L’extension du domaine de l’intelligence” engendrée par le développement de l’intelligence artificielle suscite-t-elle en vous un sentiment de liberté, de “soumission lucide”, ou de conquête?

Sur un horizon de plusieurs siècles, le moteur principal de la modernité est la dialectique entre la liberté et la nécessité. Le protestantisme est un bon exemple de cette dialectique dans le domaine de la religion. Chaque fois que cette dialectique se met en place, nous attribuons un pouvoir absolu à une entité extérieure à l’homme. Du même coup nous diminuons en proportion la liberté de l’homme. Par un effet de rétroaction bizarre, ce qui se produit invariablement à la suite de ce type de redistribution du pouvoir, et que des gens comme Max Weber ont bien montré, c’est que de nouvelles forces sont libérées en l’homme. À chaque fois qu’on développe un naturalisme, un physicalisme strict, cela nous a rendus plus puissants. C’est quelque chose qui s’est toujours avéré.

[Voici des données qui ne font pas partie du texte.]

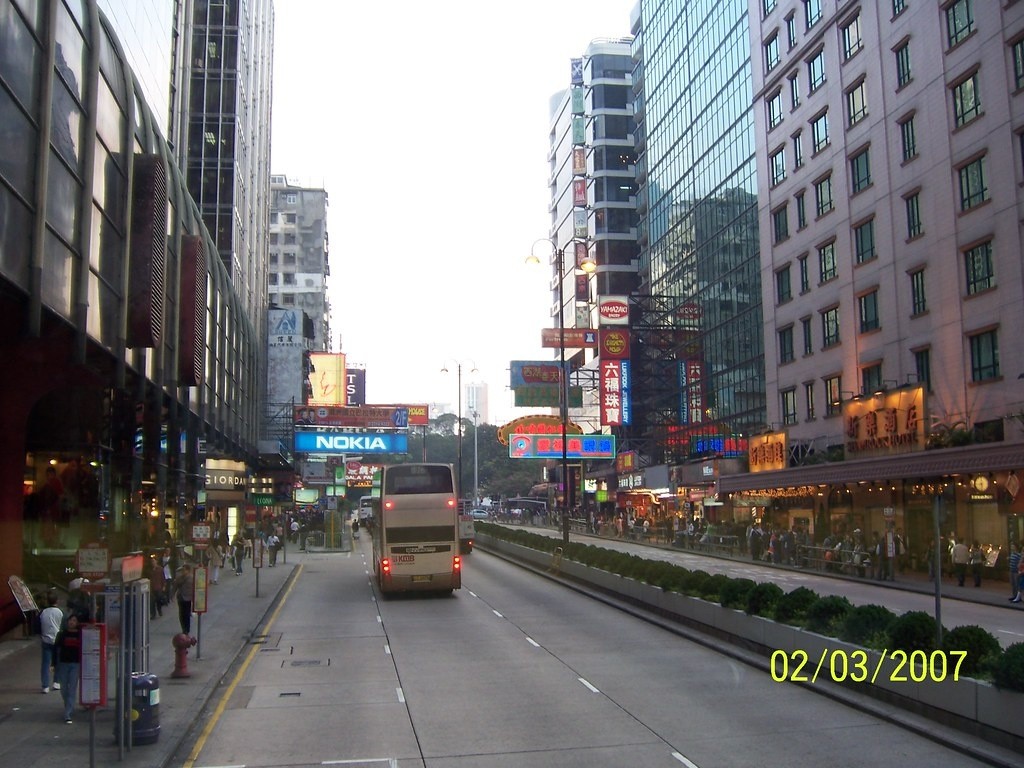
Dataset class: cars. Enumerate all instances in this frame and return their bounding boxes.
[467,508,489,519]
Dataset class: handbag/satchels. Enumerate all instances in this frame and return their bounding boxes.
[982,553,986,562]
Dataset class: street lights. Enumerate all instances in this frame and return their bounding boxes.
[422,401,438,462]
[440,361,480,498]
[525,236,600,543]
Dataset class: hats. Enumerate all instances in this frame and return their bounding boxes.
[854,528,860,532]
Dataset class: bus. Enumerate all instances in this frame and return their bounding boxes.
[459,499,475,553]
[368,462,462,598]
[357,495,371,527]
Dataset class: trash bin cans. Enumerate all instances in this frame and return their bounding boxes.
[114,671,162,746]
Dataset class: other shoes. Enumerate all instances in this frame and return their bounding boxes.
[214,579,218,585]
[41,687,49,693]
[64,714,72,724]
[158,610,162,616]
[209,579,212,584]
[300,548,305,550]
[167,600,170,603]
[233,568,234,570]
[269,564,272,566]
[1012,600,1018,604]
[959,583,963,585]
[150,613,154,619]
[1009,596,1015,601]
[53,682,60,689]
[974,584,981,587]
[171,598,174,602]
[236,572,241,575]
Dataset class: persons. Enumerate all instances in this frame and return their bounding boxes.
[491,504,1024,605]
[294,408,318,431]
[41,509,359,725]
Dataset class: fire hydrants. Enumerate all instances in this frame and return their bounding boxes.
[172,633,198,679]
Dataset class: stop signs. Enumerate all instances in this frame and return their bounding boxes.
[244,505,257,524]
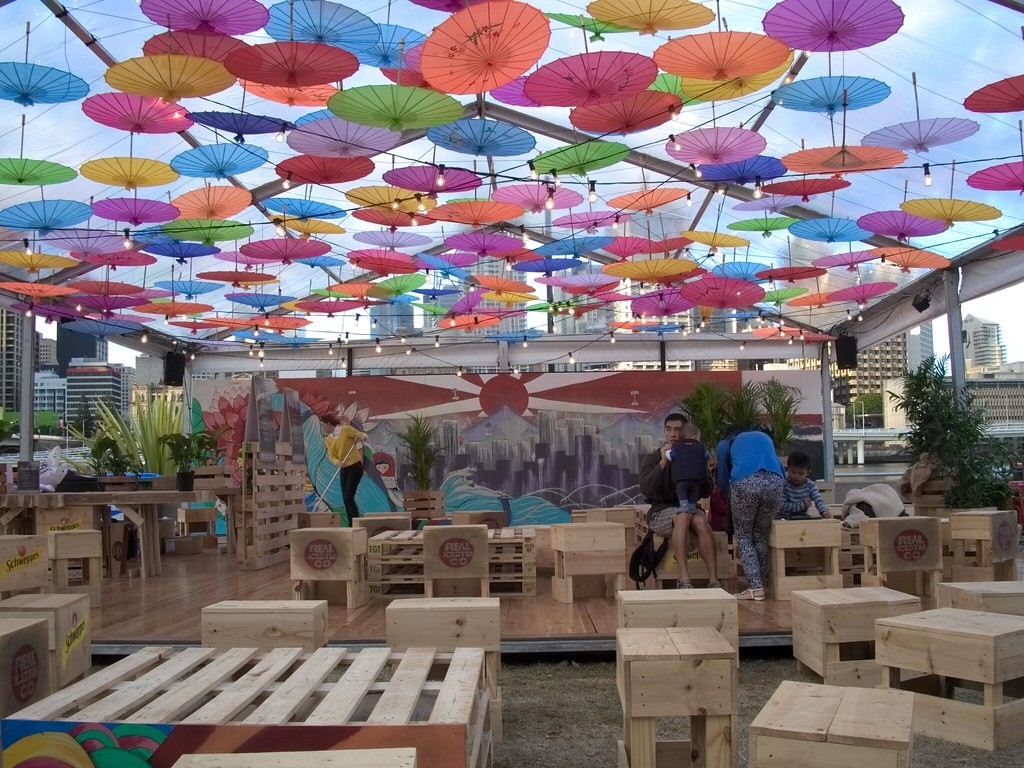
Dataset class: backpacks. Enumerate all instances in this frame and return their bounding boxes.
[707,481,735,544]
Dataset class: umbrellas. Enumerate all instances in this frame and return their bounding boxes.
[0,0,1024,347]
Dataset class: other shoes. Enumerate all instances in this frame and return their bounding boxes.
[677,578,695,590]
[709,581,726,591]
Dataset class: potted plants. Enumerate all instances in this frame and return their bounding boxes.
[155,424,265,500]
[397,411,447,513]
[96,447,145,492]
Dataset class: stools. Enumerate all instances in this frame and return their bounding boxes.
[0,504,1023,768]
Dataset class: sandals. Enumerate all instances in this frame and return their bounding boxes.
[732,587,765,601]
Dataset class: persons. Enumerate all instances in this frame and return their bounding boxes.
[321,415,368,527]
[774,452,830,519]
[640,413,724,589]
[707,424,786,600]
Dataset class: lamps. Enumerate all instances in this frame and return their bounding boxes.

L’entité qui émergerait actuellement est l’intelligence artificielle. C’est un grand défi pour tout le monde, et notamment pour moi en tant que romancier — je n’exclus pas que d’ici cinq ans des machines écrivent de meilleurs romans que moi. Mais je pense que nous surmonterons ce défi, parce qu’il n’y a pas de différence fondamentale entre ce nouveau système de nécessité et les précédents, qui ont tous été cassés d’une façon ou d’une autre.

L’actualité de l’intelligence artificielle m’intéresse. Sans être un spécialiste du sujet, il semble que ce vers quoi nous nous orientons n’est pas une intelligence artificielle terminale de type Skynet. La tendance dominante va plutôt vers une multiplicité de couples problème-solution, qui ne déboucheraient pas sur un unique outil inter-opérationnel et universel.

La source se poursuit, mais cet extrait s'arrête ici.